WILLIE COMBS: I’m looking for things to change.
CATHERINE MATTHEWS: Because these boys are just getting wasted away in these prisons for no reason.
AMY GOODMAN: That is an ACLU video of people talking about their loved ones in prison. Yesterday, The Washington Post had an editorial, "Obama Neglects His Power to Pardon." "At least Mr. Obama is aware [that] he possesses the power of clemency. Unpardonably, though," The Washington Post writes, "with the exception of the silly Thanksgiving ritual in which he spares a turkey by executive order, he virtually never discusses this prerogative, and [he] rarely uses it." They end this first paragraph by saying, "In fact, no modern president comes close to Mr. Obama in meting out mercy so rarely and so stingily." And they go on, Anthony Papa, to cite your piece in The Huffington Post, saying, "As Huffington Post noted, so far in his presidency Mr. Obama has pardoned about the same number of drug offenders (11) as turkeys (10)."
ANTHONY PAPA: Right. I guess he likes turkeys better than drug offenders. You know, if I had to tell you—send a message to President Obama, I would tell him that, you know, because of my personal experience, and I received executive clemency, it saved my life. It saves the lives of many who have fallen through the cracks of the criminal justice system, and it wrongs the rights of laws that are very draconian in nature. And I think the powers of clemency should be exercised more.
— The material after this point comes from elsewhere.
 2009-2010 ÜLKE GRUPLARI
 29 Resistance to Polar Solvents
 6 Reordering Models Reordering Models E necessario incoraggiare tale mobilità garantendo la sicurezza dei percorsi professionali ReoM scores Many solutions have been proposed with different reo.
Look, politicians don’t get political points from giving clemencies or pardons, but if you look at it at a humanistic view, where compassion is used by these individuals, people make mistakes in their lives, and they need to—and hopefully they could change their lives while inside, but they get stuck because of these draconian mandatory minimum sentencing laws. So hopefully President Obama will exercise his pardon powers, commutation powers more, and also governors. Governor Andrew Cuomo of New York, since he’s been in office, he hasn’t given one clemency or pardon. So, even Andrew Cuomo is afraid to use the pardon power, I guess because there’s no real way to score politically, and it only could be a negative aspect, looking at it.
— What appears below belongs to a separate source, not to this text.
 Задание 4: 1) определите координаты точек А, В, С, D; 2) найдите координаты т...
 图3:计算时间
AMY GOODMAN: I mean, you were just recently on a panel at the New School—
ANTHONY PAPA: Right.
AMY GOODMAN: —with governors, judges.
ANTHONY PAPA: Right, in a—it was with former governors, and they—Governor Eldridge, Senator Kerry, and they all talked about this issue, that these people who are—they’re not using their pardon powers enough. There’s actually a group of ex-governors now, with Jason Flom and his people, put together this panel of ex-governors that are trying to influence sitting governors to use the issue of pardons and their powers of commutation more.
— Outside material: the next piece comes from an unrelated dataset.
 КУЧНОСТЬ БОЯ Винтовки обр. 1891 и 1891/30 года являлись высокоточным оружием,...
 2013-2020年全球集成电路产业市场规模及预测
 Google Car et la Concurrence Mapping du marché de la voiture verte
AMY GOODMAN: For those who are interested, the way The Washington Post ends is citing exactly what President Obama’s power is, that he "can act in selected cases on his own, empowered by Article II, Section 2 of the Constitution, which permits him the ability 'to grant reprieves and pardons for offenses against the United States.'" They said, "That virtually unrestricted power has been used too sparingly for many years." In your case, we’ll end, Anthony, by you talking about how in prison you found art as your form of liberation, that ultimately gained you the attention that got you out of jail.
ANTHONY PAPA: Right. I transcended the negativity of imprisonment, that the situation where I discovered my talent as an artist, I found meaning in my life. There are many individuals in prison under these draconian drug laws, under mandatory minimum sentencing, who are stuck there, and they have no other relief than to ask those who are sitting in power, these politicians who have the power to commute, the power to give pardons and executive clemency, and I’m asking them to look at this issue and please help these people regain their freedom. They deserve to come home to their families.
AMY GOODMAN: Anthony Papa, I want to thank you being with us, artist, writer, noted advocate against the war on drugs, co-founder of Mothers of the New York Disappeared, works at Drug Policy Alliance, author of the book 15 to Life: How I Painted My Way to Freedom . We’ll link to your article at The Huffington Post headlined "President Obama, Pardon Both the Turkey and Drug War Prisoners for the Holidays."